Come si sentiva libero il nostro amato seminarista in questa casa! Anche nella semplicità della sua stanza:
La mia camera è modesta, ma molto pulita e sana. È alta e ariosa, con vista sul tramonto. Ho un letto, un tavolo, due sedie, un armadio e un appendiabiti.
Da allora, quel piccolo seme, coltivato anche nella semplicità della sua stanza, è cresciuto. Siamo parte del frutto che Dio ha piantato nel cuore di Dehon. Siamo cresciuti, certamente agli occhi degli uomini. Non so se siamo cresciuti quanto i cedri del Libano, ma certamente più degli alberi che ci circondano nella nostra residenza romana. Ma avremo l’opportunità di parlare di questo e di molte altre cose nei prossimi giorni.

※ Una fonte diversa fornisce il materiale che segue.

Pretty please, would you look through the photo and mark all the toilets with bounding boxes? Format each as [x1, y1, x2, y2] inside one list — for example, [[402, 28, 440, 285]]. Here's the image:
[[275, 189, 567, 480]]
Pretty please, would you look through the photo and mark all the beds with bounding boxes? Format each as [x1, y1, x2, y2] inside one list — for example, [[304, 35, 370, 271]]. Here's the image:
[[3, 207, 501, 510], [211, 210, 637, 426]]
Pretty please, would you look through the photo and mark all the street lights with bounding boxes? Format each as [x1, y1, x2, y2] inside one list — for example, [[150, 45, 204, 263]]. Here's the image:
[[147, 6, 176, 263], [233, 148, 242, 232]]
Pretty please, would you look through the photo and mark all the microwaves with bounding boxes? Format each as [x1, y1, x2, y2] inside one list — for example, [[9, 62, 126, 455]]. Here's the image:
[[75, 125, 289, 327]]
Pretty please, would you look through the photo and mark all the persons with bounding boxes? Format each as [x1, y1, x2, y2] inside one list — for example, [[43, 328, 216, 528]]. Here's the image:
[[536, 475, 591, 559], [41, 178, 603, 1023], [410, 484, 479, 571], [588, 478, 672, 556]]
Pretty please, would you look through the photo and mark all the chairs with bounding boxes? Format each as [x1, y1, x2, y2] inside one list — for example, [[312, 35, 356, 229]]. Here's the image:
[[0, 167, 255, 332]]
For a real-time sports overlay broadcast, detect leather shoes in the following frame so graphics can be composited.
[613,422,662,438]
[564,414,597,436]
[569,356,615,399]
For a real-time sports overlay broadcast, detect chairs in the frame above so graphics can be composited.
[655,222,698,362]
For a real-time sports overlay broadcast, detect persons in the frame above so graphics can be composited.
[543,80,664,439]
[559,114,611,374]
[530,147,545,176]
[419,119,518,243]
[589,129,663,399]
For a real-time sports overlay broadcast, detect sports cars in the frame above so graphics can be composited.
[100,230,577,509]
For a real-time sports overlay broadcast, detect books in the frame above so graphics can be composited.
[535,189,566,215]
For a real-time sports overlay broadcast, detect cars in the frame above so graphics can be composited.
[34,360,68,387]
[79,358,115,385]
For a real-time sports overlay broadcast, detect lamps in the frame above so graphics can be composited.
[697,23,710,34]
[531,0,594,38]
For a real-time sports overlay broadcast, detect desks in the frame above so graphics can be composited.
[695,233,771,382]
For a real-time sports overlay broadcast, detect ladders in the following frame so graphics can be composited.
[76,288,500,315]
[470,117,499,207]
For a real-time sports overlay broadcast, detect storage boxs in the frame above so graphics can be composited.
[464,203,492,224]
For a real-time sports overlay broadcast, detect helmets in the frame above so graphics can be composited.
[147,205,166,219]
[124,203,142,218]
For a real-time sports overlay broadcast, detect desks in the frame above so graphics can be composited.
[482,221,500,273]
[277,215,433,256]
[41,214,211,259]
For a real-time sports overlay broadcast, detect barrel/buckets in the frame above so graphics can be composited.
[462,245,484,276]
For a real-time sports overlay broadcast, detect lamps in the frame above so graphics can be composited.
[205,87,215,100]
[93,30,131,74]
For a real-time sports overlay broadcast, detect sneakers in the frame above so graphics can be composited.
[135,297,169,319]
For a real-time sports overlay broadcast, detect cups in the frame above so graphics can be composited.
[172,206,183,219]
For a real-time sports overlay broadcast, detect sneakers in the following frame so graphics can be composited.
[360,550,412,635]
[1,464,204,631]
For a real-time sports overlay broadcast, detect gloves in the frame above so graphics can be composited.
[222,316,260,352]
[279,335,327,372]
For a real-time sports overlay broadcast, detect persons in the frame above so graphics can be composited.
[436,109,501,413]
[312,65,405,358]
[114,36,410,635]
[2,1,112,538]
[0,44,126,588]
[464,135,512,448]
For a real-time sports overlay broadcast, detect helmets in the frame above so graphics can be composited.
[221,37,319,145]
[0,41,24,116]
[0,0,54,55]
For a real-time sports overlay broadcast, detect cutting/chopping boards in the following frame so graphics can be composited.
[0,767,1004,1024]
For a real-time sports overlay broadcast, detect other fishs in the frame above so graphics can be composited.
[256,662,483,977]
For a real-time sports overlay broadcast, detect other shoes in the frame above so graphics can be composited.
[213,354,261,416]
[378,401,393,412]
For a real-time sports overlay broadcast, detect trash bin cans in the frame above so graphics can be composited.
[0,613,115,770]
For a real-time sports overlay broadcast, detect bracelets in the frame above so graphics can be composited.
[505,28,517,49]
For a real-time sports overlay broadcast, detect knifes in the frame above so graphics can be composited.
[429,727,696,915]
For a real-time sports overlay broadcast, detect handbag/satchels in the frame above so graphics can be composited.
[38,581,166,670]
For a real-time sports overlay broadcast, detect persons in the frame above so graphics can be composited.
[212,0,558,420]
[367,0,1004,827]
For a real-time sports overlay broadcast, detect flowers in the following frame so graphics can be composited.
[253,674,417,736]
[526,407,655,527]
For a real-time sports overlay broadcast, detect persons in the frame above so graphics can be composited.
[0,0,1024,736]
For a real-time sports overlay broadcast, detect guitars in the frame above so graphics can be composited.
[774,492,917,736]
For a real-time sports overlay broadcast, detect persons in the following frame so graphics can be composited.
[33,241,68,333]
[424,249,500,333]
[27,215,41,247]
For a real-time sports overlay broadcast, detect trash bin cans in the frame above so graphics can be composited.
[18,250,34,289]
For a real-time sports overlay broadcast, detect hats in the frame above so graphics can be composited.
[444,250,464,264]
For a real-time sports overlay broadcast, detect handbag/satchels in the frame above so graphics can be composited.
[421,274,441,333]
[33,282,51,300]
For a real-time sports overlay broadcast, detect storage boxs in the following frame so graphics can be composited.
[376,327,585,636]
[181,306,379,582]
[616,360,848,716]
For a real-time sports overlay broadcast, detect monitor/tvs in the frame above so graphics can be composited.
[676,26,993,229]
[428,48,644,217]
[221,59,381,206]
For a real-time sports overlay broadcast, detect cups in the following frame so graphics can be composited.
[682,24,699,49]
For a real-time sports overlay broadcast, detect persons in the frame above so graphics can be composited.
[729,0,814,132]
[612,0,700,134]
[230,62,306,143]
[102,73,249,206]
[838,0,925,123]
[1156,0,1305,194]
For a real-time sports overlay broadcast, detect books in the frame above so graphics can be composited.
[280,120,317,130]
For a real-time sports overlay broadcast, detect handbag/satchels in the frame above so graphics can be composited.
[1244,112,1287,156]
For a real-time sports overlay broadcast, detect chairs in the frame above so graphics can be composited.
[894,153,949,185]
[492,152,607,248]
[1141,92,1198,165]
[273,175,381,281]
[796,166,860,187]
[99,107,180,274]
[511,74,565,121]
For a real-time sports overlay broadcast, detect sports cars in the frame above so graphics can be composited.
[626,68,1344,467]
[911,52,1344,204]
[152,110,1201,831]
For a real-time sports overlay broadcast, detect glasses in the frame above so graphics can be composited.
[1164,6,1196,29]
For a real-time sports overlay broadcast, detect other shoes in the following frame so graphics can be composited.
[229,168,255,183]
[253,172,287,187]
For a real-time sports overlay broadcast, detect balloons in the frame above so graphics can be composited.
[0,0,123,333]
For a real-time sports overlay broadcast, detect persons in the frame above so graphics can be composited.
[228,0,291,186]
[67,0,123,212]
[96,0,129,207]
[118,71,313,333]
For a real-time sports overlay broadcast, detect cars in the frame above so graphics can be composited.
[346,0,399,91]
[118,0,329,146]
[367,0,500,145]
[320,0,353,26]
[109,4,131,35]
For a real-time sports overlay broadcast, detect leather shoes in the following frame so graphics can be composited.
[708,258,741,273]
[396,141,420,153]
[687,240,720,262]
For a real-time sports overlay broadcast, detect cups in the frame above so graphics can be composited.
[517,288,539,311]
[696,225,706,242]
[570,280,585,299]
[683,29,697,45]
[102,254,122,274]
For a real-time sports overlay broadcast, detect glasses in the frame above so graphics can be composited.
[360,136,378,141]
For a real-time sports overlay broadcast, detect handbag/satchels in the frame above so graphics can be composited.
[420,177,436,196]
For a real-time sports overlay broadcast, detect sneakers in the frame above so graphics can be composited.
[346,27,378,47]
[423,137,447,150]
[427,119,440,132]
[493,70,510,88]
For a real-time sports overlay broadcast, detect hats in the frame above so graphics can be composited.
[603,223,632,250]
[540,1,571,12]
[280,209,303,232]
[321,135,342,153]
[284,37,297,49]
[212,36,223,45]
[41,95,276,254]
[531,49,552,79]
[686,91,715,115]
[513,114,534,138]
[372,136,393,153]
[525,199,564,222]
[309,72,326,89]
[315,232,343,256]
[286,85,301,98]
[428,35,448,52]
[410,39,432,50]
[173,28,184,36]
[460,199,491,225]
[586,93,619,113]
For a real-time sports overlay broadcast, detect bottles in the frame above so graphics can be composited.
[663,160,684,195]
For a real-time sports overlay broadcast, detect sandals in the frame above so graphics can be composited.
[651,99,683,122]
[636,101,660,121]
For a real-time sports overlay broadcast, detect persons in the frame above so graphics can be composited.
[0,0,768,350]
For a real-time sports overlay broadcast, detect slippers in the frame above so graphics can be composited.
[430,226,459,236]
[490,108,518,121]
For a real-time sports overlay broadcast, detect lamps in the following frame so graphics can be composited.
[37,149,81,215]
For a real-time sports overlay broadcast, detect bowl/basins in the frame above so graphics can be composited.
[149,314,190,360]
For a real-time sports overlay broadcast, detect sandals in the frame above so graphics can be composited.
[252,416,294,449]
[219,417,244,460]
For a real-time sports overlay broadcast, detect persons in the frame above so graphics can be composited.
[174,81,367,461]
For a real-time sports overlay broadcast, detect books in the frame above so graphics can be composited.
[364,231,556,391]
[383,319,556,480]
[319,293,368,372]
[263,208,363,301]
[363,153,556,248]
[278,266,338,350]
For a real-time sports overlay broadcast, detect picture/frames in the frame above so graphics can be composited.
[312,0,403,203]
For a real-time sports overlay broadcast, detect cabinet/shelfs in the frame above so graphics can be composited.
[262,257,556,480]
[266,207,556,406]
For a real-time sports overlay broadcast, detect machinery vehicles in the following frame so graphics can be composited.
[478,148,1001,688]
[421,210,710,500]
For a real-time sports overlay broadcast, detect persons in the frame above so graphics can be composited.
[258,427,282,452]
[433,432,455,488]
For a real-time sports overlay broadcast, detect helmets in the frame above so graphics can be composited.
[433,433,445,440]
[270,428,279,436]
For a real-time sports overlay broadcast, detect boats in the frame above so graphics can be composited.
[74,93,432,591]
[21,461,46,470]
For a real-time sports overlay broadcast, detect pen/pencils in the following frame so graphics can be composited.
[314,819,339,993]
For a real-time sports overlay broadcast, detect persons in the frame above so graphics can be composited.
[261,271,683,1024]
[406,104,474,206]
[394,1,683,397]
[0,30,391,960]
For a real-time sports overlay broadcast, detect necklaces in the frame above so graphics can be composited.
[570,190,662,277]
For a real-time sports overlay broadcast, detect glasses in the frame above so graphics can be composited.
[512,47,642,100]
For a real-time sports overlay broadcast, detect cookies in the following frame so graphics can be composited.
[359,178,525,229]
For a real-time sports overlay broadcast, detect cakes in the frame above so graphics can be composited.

In ogni caso, che la santa ruah di Dio si alzi sopra gli alberi e sopra la nostra casa in questi giorni. Che possa aleggiare su ognuno di noi, aiutandoci a capire, come fece Gesù con i suoi discepoli, spiegando loro la Sua parola. Forse è proprio nelle nostre Costituzioni che lo Spirito ci viene in aiuto. Lì ci lascia una bella esegesi dehoniana di quella che, a mio avviso, è la sintesi della Parola oggi:
Alla sua sequela, noi dobbiamo vivere
In una solidarietà effettiva con gli uomini.
Sensibili a quanto nel mondo attuale
ostacola l’amore del Signore,
attestiamo che lo sforzo umano,
per arrivare alla pienezza del Regno,
ha bisogno d’essere continuamente
purificato e trasfigurato
dalla Croce e dalla Risurrezione di Cristo (Costituzioni, n. 29).